- **Task set**:
**1)** In the excerpt on mother and child health in Timor-Leste, roughly what share of babies are delivered by health professionals in hospitals?
**2)** Decide whether each statement agrees with the excerpt on mother and child health in Timor-Leste. Answer yes or no, and quote the deciding words. (a) Half of all babies are delivered by "other." (b) The Health Ministry's graph labels traditional birth attendants as TBAs. (c) Titled midwives often work in remote areas.

- **Excerpt provided**:

Application of vaccines to children and pregnant women at the village level.
Health education that is discovery-based and empowering—including and involving mothers, fathers and school children (Child-to-Child).
Organization of local Health Committees to cooperate in community projects that address specific local health-related needs, and to make necessary demands of the health authorities.
Collaborate with traditional birth attendants and healers, acting as a liaison between these persons and the health system.
Failure to Officially Recognize Traditional Birth Attendanrs (TBAs)
Another big obstacle to mother and child health in Timor-Leste is the Health Ministry’s unwillingness to recognize or work with Traditional Birth Attendants (TBAs). A graph published by the Health Ministry shows that about 20% of babies are delivered by health professionals in hospitals; nearly 30% are delivered by trained midwives (educated women officially trained in childbirth); and half of all babies are delivered by “other.” “Other” refers mostly to traditional birth attendants, who do deliveries in homes and whom most mothers (including city dwellers) prefer. However the graph doesn’t refer to them as TBAs because they are no longer recognized by the Health Ministry—under orders of the World Health Organization (WHO).
Misguided WHO Mandates
Given that TBAs attend the vast majority of births in the remote areas where the titled midwives almost never go, the fact that WHO counsels the MoH not to work with TBAs is makes little sense. If the MoH could provide basic support, back-up, and sterile birth kits to the TBAs, it could have a significant impact on maternal and child health. And the impact could be even greater if TBAs were encouraged to cooperate with Family Health Promoters in pre- and post natal care, including nutrition and immunization.

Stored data

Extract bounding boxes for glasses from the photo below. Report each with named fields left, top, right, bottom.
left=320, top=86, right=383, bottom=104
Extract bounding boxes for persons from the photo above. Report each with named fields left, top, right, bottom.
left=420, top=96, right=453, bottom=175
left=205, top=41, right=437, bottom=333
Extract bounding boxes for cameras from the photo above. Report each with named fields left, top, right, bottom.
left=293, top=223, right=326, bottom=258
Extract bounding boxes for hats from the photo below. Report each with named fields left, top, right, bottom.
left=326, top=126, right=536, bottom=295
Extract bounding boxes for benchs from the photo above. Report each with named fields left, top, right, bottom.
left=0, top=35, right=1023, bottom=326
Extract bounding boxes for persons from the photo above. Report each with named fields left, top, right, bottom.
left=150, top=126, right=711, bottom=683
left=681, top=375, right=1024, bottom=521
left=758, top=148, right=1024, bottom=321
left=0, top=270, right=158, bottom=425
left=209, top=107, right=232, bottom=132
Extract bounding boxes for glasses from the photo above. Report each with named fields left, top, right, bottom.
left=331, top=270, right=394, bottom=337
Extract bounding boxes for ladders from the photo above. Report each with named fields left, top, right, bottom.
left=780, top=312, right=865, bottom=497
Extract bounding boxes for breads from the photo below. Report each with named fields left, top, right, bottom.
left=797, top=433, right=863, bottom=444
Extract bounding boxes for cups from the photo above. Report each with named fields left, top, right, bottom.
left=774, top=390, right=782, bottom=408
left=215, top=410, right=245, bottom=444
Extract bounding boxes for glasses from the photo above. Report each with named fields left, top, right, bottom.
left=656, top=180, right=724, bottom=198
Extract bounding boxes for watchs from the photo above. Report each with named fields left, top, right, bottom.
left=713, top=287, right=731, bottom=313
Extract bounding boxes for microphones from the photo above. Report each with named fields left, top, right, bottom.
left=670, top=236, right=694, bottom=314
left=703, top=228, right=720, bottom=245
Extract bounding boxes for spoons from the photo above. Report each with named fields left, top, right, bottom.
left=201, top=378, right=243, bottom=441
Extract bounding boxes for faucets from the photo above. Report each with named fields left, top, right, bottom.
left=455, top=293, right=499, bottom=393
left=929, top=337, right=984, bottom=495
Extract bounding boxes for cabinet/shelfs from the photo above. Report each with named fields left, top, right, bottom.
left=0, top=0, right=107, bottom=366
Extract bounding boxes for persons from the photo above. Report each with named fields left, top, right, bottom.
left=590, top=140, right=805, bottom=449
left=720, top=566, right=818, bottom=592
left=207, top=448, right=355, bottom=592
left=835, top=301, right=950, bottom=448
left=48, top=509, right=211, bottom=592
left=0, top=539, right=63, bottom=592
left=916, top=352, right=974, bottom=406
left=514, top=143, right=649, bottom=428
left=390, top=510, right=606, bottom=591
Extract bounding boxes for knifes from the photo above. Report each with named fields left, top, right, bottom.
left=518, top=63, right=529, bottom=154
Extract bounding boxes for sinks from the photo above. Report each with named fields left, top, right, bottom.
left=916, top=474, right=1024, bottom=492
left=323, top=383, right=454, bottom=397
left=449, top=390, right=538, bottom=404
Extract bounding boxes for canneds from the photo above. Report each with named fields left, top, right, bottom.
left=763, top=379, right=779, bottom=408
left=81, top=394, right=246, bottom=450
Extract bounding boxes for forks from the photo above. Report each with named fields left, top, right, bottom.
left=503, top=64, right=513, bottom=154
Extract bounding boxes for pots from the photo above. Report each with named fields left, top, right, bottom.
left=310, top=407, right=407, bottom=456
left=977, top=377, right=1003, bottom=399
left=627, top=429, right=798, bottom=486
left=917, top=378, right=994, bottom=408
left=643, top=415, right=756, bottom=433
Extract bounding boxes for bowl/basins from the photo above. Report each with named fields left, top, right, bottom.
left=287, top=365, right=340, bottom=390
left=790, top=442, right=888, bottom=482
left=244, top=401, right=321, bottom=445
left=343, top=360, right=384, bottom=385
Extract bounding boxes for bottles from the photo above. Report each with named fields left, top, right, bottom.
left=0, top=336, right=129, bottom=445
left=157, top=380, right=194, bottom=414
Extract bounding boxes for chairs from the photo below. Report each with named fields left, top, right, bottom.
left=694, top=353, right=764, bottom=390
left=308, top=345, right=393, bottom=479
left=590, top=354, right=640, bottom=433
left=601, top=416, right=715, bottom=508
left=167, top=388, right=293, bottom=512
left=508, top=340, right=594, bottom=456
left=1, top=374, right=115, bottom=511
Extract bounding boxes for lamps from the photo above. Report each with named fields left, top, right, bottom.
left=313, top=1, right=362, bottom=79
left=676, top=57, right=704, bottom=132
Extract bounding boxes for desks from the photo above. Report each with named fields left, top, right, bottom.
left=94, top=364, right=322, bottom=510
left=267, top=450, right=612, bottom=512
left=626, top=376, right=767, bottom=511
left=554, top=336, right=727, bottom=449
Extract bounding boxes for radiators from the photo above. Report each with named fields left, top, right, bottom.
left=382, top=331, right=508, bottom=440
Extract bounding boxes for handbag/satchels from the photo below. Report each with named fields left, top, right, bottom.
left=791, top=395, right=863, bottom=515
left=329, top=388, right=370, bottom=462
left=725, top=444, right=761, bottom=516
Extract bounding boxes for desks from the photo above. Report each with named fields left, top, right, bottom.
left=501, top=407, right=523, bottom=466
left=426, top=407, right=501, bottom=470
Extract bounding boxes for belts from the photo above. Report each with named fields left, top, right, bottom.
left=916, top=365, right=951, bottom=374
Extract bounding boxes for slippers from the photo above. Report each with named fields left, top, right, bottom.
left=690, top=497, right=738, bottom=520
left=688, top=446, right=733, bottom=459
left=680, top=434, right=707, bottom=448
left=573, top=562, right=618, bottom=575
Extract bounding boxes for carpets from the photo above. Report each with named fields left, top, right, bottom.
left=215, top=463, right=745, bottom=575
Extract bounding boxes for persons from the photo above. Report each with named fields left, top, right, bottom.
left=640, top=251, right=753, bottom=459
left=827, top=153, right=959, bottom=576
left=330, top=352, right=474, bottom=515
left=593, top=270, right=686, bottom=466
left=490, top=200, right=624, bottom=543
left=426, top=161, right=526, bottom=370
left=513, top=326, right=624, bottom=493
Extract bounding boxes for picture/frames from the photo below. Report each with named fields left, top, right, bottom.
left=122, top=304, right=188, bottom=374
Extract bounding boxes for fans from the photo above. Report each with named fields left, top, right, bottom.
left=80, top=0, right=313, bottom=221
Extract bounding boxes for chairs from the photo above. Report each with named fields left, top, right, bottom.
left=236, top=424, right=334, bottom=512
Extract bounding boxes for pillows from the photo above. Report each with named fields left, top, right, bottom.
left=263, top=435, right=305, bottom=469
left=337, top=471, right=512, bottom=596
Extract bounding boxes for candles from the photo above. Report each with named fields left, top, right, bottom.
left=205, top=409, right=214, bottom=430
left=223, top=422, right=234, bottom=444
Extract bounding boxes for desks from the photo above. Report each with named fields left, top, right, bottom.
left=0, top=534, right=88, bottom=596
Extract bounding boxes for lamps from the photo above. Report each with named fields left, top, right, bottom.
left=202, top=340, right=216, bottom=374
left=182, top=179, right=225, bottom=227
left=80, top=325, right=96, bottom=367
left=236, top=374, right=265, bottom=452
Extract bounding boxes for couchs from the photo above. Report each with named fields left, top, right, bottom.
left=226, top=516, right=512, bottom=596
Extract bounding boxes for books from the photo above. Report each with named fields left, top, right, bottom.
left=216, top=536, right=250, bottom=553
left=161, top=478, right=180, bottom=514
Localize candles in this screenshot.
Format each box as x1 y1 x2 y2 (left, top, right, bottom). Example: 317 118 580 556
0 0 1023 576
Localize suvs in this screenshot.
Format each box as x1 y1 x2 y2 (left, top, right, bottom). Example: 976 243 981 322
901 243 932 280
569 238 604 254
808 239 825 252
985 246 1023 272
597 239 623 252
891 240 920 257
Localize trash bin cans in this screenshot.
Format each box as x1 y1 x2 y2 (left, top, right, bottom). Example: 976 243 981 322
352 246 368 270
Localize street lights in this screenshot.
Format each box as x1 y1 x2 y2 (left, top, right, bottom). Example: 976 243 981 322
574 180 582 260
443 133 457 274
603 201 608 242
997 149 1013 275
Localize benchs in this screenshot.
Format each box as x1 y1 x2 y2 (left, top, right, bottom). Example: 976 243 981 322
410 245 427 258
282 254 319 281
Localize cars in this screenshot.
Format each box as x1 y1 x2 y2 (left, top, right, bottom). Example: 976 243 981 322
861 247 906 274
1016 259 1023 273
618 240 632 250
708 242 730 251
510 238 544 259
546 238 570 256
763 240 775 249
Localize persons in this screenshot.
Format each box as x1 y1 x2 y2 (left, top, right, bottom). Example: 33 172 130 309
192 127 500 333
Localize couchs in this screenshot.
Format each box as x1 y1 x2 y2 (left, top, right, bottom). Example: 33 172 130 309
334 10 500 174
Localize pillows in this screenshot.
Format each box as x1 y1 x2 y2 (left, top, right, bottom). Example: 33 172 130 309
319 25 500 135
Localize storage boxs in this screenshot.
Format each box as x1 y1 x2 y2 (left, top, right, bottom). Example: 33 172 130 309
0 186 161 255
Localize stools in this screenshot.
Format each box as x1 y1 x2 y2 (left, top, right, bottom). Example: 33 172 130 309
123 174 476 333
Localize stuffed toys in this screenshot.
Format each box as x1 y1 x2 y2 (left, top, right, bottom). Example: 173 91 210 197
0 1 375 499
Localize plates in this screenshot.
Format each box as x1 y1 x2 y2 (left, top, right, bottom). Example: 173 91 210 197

- **Responses**:
**1)** About 20%.

**2)**
(a) Yes: "half of all babies are delivered by “other.”"
(b) No: "the graph doesn’t refer to them as TBAs"
(c) No: "the remote areas where the titled midwives almost never go"